## [Tugas A]
Tentukan apakah setiap pernyataan berikut sesuai dengan teks bacaan tentang Pemilu 2014. Jawab ya atau tidak, lalu kutip kata-kata teks bacaan yang menjadi penentunya: (i) penyelenggara pemilu terdiri atas tiga badan independen; (ii) jumlah pemilih dalam daftar pemilih tetap sudah disepakati; (iii) penghitungan suara di tempat pemungutan suara diperkirakan menjadi masalah.

|
Pemilu
2014 tinggal menghitung bulan. Tetapi, jumlah pemilih dalam daftar pemilih
tetap (DPT) belum berhasil disepakati. Mungkin baru dua minggu lagi, daftar
pemilih tetap itu akan dapat diketahui. Sementara suasana pemilu telah merebak.
Foto-foto
caleg telah bertebaran dan wacana capres telah bermunculan. Ada yang
mengkhawatirkan, Pemilu 2014 akan kehilangan kredibilitasnya sehingga jumlah
pemilih yang golput akan meningkat.
Pemilu
Indonesia adalah pemilu yang sangat kompleks dalam aspek penyelenggaraannya.
Sejak penentuan jumlah partai peserta pemilu telah terjadi permasalahan. Sengketa
verifikasi partai pemilu diselesaikan melalui jalur hukum. Penyelenggara
pemilunya terdiri atas tiga badan independen yang bisa saling berbeda pendapat
yaitu KPU, Bawaslu, dan Dewan Kehormatan Penyelenggara Pemilu (DKPP).
Toh
kalau ada masalah, jalur hukum yang menyelesaikan. Daftar pemilih di zaman
e-KTP mestinya telah dapat diketahui lebih awal. Ternyata, produk e-KTP masih
belum dapat sepenuhnya dipercayai sehingga ada tuntutan Menteri Dalam Negeri
untuk mundur.
Mengherankan,
perbedaan jumlah pemilih cukup bermakna. Apakah Pemilu 2014 akan terselenggara
dengan jumlah pemilih yang cacat? Doa kita, hal ini tidak terjadi. Sebab,
jumlah pemilih yang cacat tidak saja akan menodai demokrasi kita, tetapi juga
dapat menjadi sumber konflik yang bisa sengit. Penyelenggara pemilu selayaknya
mengantisipasi fenomena ini.
Selain
itu, proses penghitungan suara juga rawan konflik. Meski di tempat pemungutan
suara tidak akan menjadi masalah, proses berikutnya bisa menjadi masalah.
Perjalanan penghitungan suara, dari tempat pemungutan suara sampai final secara
nasional, ternyata bisa menjadi masalah.

Data Tercatat
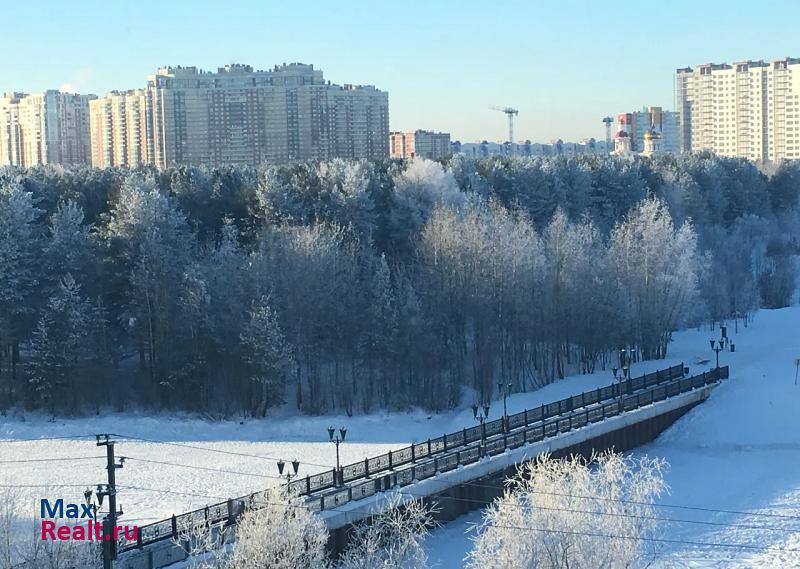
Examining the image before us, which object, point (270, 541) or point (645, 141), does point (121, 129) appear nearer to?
point (645, 141)

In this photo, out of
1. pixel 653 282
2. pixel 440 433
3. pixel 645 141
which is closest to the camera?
pixel 440 433

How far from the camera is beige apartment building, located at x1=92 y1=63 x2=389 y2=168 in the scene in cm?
8462

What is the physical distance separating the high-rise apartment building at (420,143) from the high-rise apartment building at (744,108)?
91.5ft

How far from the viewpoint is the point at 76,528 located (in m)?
16.4

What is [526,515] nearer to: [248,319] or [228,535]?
[228,535]

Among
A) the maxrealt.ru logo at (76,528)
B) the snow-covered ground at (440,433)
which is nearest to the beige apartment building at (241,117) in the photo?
the snow-covered ground at (440,433)

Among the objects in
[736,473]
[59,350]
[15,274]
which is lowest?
[736,473]

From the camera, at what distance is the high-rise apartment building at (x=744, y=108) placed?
11931 centimetres

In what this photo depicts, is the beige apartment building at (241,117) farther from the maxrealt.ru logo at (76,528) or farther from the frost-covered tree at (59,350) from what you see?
the maxrealt.ru logo at (76,528)

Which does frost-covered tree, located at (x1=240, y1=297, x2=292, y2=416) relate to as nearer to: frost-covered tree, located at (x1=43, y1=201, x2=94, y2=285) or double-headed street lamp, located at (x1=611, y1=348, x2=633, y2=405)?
frost-covered tree, located at (x1=43, y1=201, x2=94, y2=285)

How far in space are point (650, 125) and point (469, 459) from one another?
133 m

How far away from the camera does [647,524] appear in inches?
690

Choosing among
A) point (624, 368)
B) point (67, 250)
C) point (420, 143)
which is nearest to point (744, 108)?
point (420, 143)

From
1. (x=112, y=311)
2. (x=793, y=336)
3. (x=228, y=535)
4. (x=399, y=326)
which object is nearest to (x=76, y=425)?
(x=112, y=311)
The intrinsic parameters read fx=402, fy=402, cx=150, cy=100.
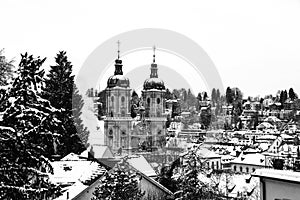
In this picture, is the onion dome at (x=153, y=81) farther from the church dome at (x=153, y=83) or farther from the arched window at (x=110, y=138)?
the arched window at (x=110, y=138)

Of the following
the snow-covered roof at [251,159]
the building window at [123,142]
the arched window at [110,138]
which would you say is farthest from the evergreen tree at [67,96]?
the snow-covered roof at [251,159]

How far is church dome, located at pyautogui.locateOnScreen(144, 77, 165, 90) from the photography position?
1524 inches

## [Tugas B]
Salin tanpa perubahan baris-baris pada data tercatat, mulai dari baris yang memuat "How far is church" sampai akhir data tercatat.

## [Penyelesaian Soal A]
(i) Ya: "Penyelenggara pemilunya terdiri atas tiga badan independen yang bisa saling berbeda pendapat yaitu KPU, Bawaslu, dan Dewan Kehormatan Penyelenggara Pemilu (DKPP)."
(ii) Tidak: "jumlah pemilih dalam daftar pemilih tetap (DPT) belum berhasil disepakati."
(iii) Tidak: "Meski di tempat pemungutan suara tidak akan menjadi masalah, proses berikutnya bisa menjadi masalah."

## [Penyelesaian Soal B]
How far is church dome, located at pyautogui.locateOnScreen(144, 77, 165, 90) from the photography position?
1524 inches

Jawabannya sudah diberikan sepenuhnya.